Finding $N$ which has distinct digits, divisibility by $5$

Question

Suppose $N$ is an $n$-digit positive integer such that

$\bullet$ all the $n$-digits are distinct; and

$\bullet$ the sum of any three consecutive digits is divisible by $5$.

Prove that $n$ is at most $6$. Further, show that starting with any digit one can find a six-digit number with these properties.

It is my question .Let the first digit be '$a$' and the second be '$b$' then the third become '$5n-(a+b)$. Then I found the fourth digit is $a$ , which is not possible.I can't found any way. Somebody please help me.

Answer 1

For any four consecutive digits, $\ldots abcd\ldots$ both $a+b+c$ and $b+c+d$ are multiples of $5$. It follows that $a\equiv d\pmod 5$. If $n>6$, consider seven conseutive digits: $\ldots abcdefg\ldots$. As above, we ave $a\equiv d\equiv g\pmod 5$, but for each remainder $\bmod 5$, there are only two candidate digits.

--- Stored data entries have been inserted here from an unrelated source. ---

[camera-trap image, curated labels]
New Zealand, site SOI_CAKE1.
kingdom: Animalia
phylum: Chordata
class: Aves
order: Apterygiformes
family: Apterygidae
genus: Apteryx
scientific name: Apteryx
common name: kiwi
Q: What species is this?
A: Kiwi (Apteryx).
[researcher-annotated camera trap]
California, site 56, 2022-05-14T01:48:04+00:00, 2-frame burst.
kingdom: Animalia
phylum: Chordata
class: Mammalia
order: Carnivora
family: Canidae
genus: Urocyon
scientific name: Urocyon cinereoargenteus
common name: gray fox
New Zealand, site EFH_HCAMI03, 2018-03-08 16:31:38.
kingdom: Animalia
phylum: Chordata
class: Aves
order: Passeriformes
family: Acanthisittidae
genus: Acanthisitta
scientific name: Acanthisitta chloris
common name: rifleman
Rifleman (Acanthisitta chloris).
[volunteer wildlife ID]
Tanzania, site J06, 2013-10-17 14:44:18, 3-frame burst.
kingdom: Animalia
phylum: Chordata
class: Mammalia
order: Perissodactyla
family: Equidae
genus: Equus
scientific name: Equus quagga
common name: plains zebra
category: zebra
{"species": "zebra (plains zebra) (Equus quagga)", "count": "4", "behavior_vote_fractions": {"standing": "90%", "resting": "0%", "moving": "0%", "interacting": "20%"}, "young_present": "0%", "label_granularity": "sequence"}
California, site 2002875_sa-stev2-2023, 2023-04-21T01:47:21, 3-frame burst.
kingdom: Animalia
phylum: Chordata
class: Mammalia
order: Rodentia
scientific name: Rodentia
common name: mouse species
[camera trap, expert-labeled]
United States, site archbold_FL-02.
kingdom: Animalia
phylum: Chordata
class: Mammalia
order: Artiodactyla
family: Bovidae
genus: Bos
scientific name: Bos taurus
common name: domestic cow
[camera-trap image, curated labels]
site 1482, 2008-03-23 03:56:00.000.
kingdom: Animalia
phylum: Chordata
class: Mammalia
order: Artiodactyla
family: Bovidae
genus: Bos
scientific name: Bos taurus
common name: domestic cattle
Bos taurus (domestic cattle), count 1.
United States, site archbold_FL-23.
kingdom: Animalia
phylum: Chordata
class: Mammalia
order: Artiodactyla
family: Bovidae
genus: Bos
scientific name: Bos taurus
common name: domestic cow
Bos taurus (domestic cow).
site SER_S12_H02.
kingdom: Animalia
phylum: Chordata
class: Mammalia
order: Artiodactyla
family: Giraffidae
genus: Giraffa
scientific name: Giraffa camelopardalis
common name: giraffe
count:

Starting from almost any three-digit number with distinct digits an digit sum divisible by $5$, we can use the above restrictions to extend it to a four, five, and six digit example. For example, from $460$ we get to $5460$, then to $15460$ and to $915460$. Only with a "bad start" such as $163$ with two digits differing by $5$, we get to $8163$ and are stuck (or with $136$, we are stuck immediately).